Local Stories Money Smarts

United Way of San Diego County - Cristino, Dalia and Geovanny Rojas (18, 16 and 13) are the first kids in their family to have bank accounts because they learned all about banking in a United Way funded financial education program. SAY (Social Advocates for Youth), San Diego’s program, taught the Rojas kids basic financial principles, such as how to manage their money and open a checking account.

“I liked that I was able to learn how to save,” Dalia said about the program. “And I learned how to keep my money,” added her brother Geovanny. Both kids used the money they saved to buy back-to-school clothes.

Their parents didn’t understood American banking when the family first came from Mexico eight years ago, but they knew to enroll their children in a program that would encourage early financial education. Cristino got a job after graduating high school and continues to save for college.

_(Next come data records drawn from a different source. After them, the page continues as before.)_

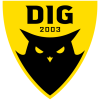 Dignitas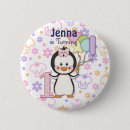 Suche nach pinguin geschenke Mädchen
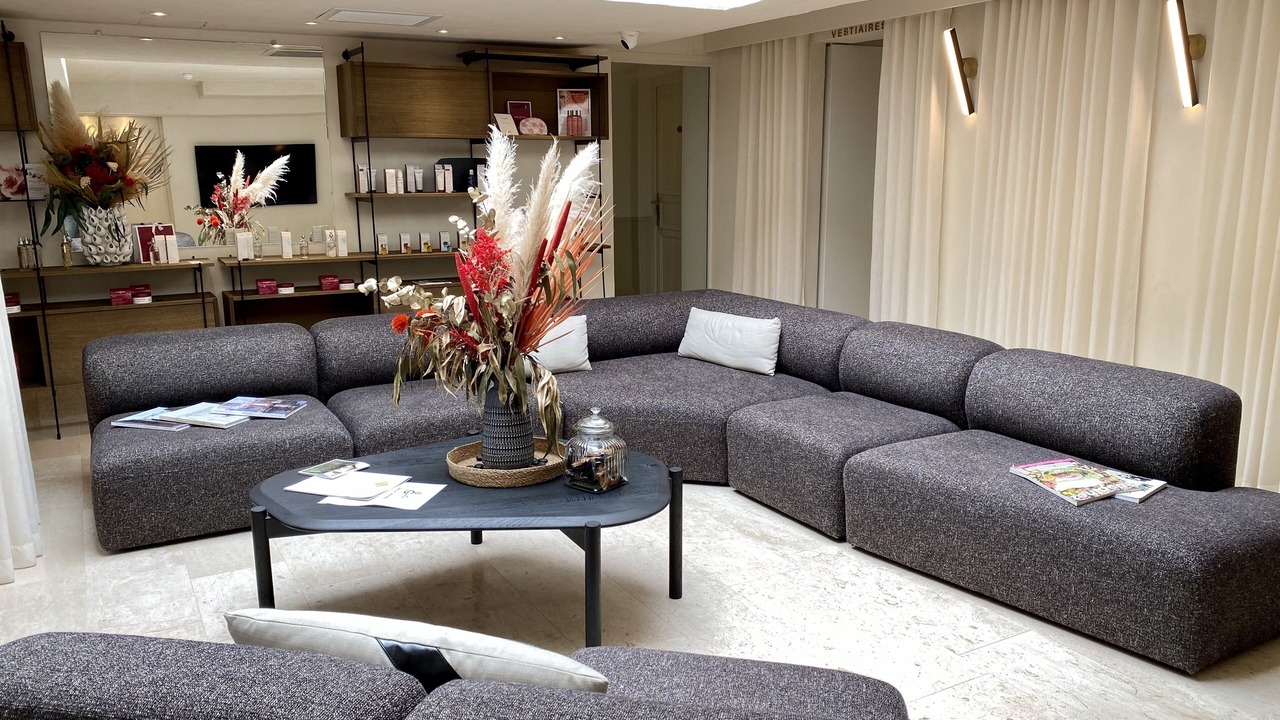 Photo of Bedroom in Bonifacio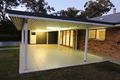 Property photo of 143 Glengallan Road Warwick QLD 4370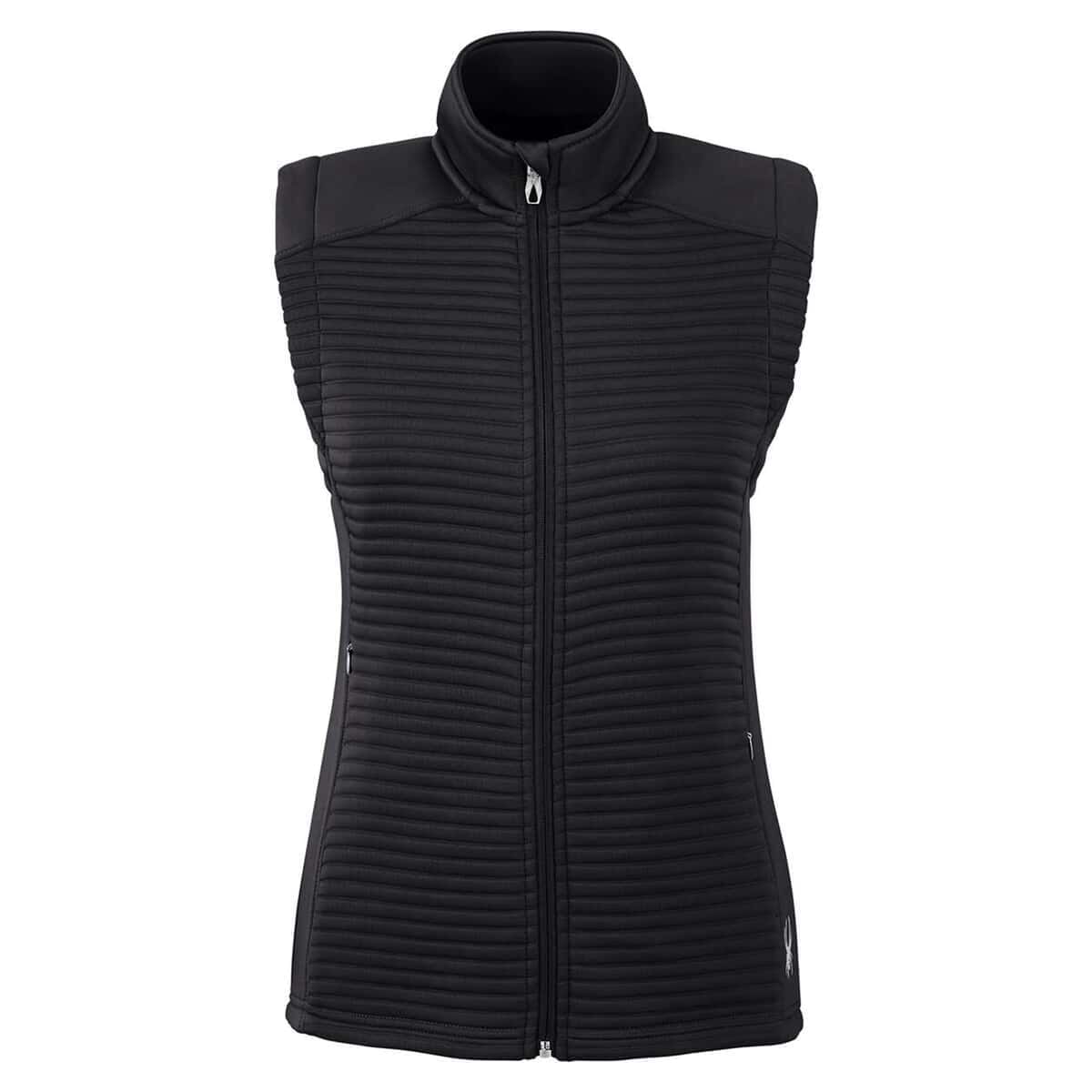 Women's Venom Vest - S16523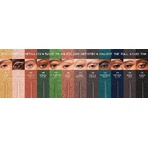 NYX Professional Makeup Vivid Rich Mechanical Liner pencil on oi 02 Quartz Que 0.28 g: цены и характеристики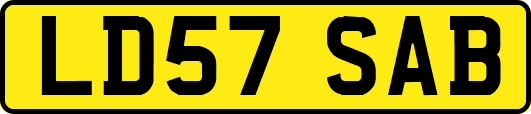 LD57SAB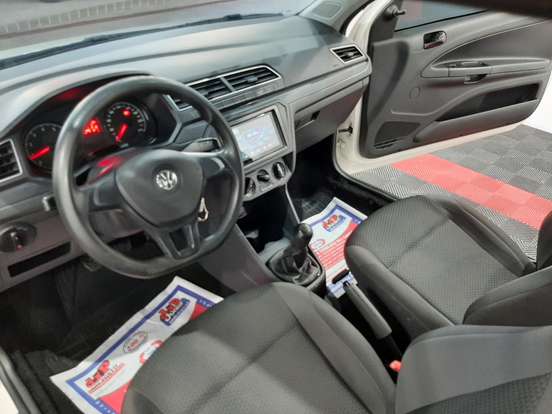 VOLKSWAGEN-SAVEIRO-2023
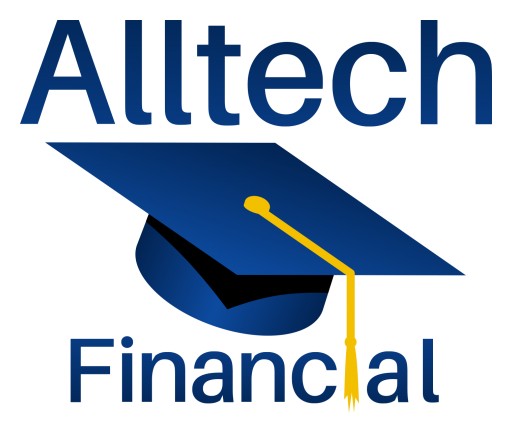 Alltech Financial Suggests Taking These Steps to Hire New Talent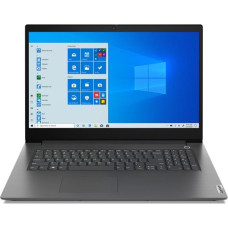 Lenovo Laptop Lenovo V17-IIL (82GX008BPB)
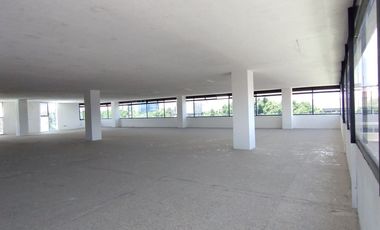 EDIFICIO EN VENTA PUEBLA CENTRO  AV 11 SUR Y 23 PONIENTE COL INSURGENTES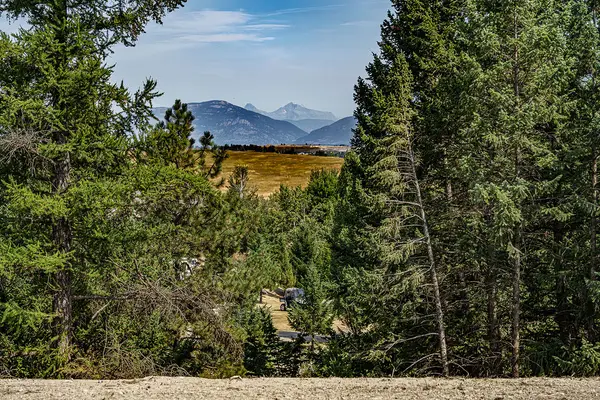 138 Ashley Hills Drive, Kalispell, MT 59901
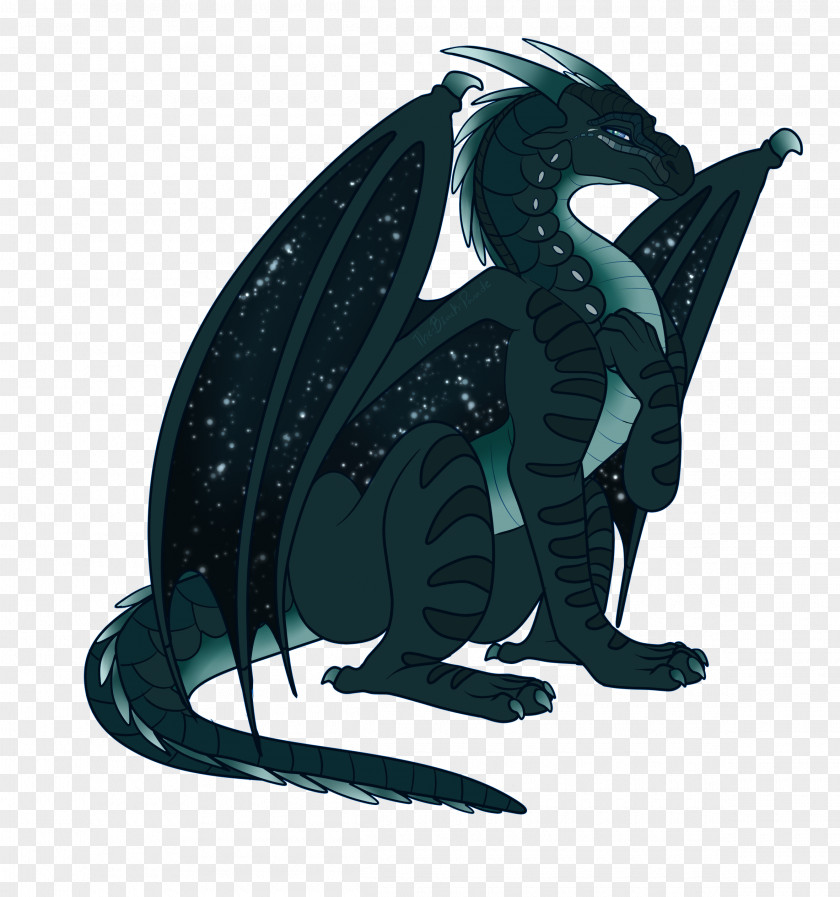 Dragon Wings Of Fire DeviantArt PNG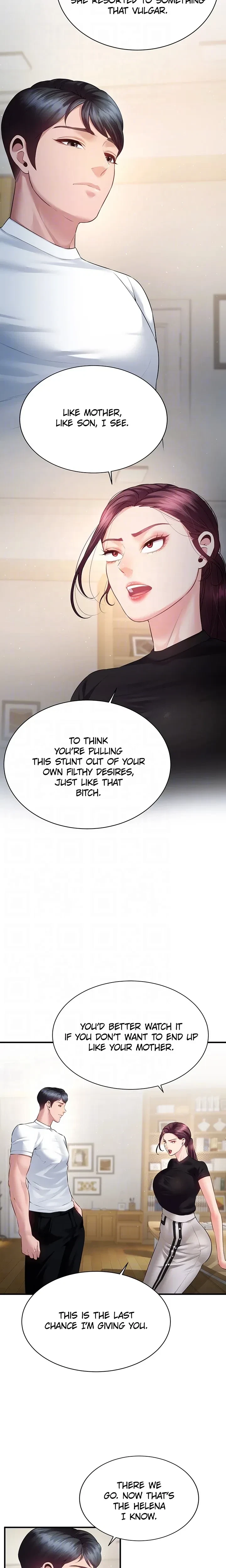Chapter 27, page 6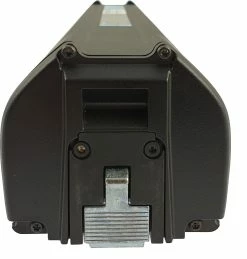 Giant - EnergyPak Smart 500 Wh - Batterie Intégrée -Accessoires Vélo Soldes giant batterie energypak downtube 36v 500wh 2019 3702 e 2475 3840x2160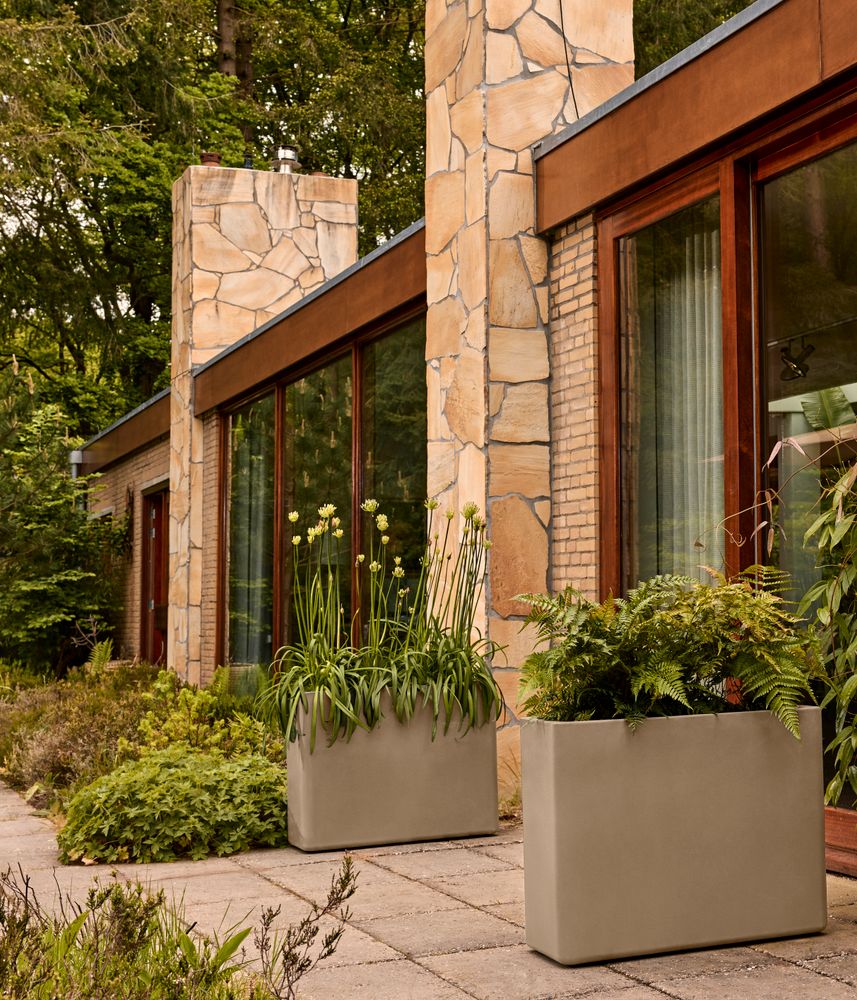 June Brick Divider 80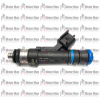 0280158089 6W7E-A5A Fuel Injector | 2006-2011 Ford 4.6L 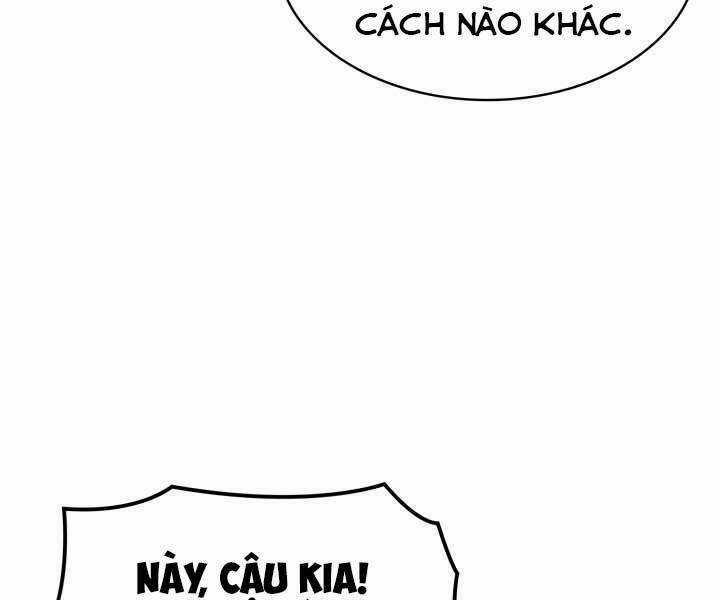 Sự Trở Lại Của Người Chơi Cấp Cao Nhất Chapter 103 trang 125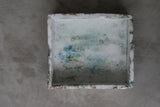Reserved Order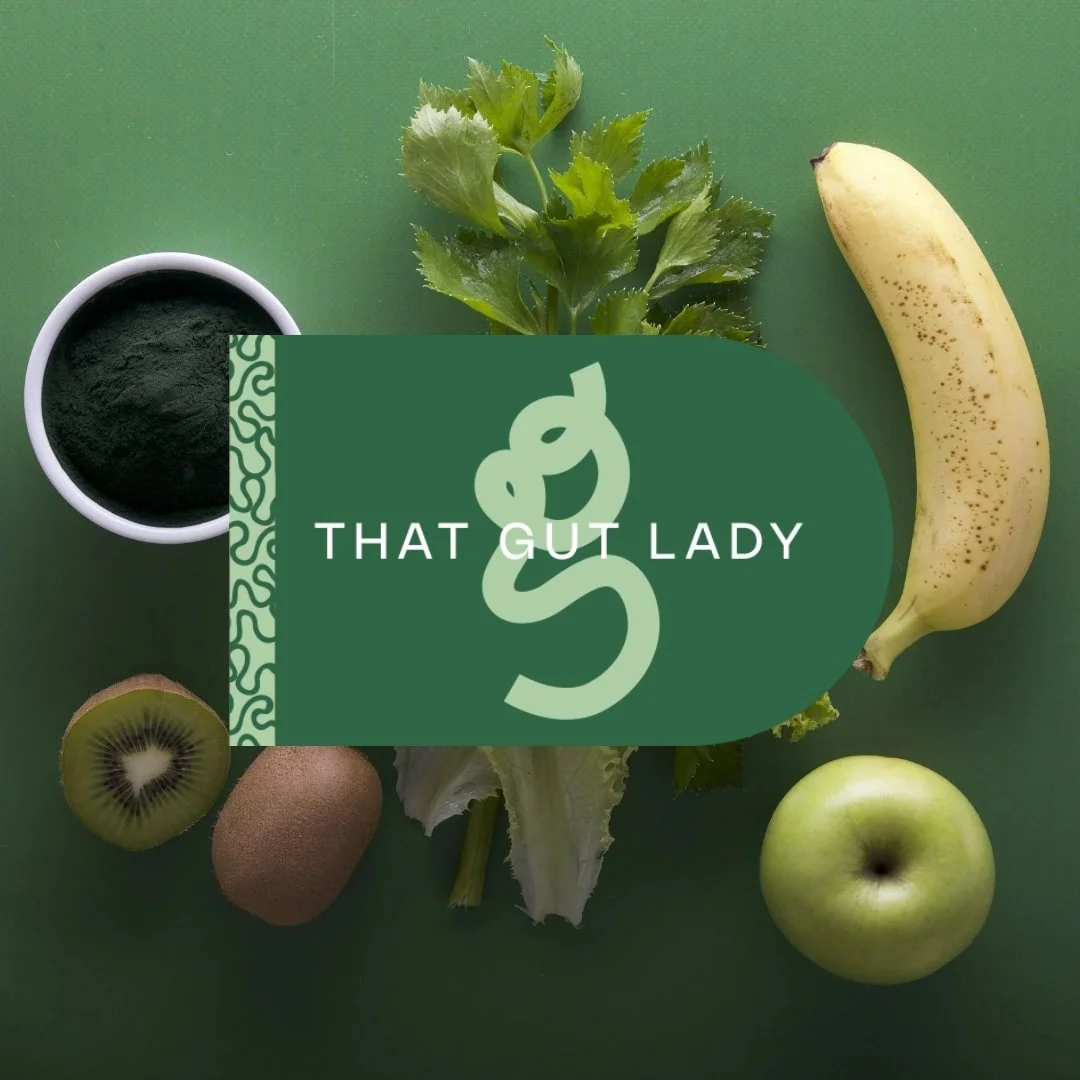 Nutrition &amp; Cooking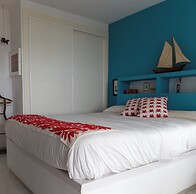 CT 385 - Faro's Soulrise Villa - Mojacar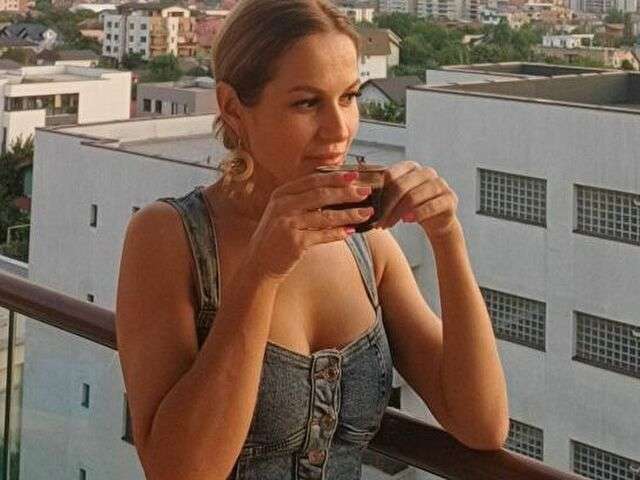 JOYFULLROSSE free sexy photo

14-year-old Carlos Rodriguez also participated in the Youth Financial Program. He was grateful to learn about the types of services banks could provide, and now he has a bank account too. The son of a single mother, Carlos is the first generation in his family to attend school in the U.S.

Nearly 9000 San Diego high school students have learned personal finance in city and county schools, preparing them to manage their money into adulthood. United Way of San Diego County knows that a good financial education is a crucial element to helping a child succeed in life. For Carlos, Cristino, Dalia, and Geovanny, financial education is like money in the bank.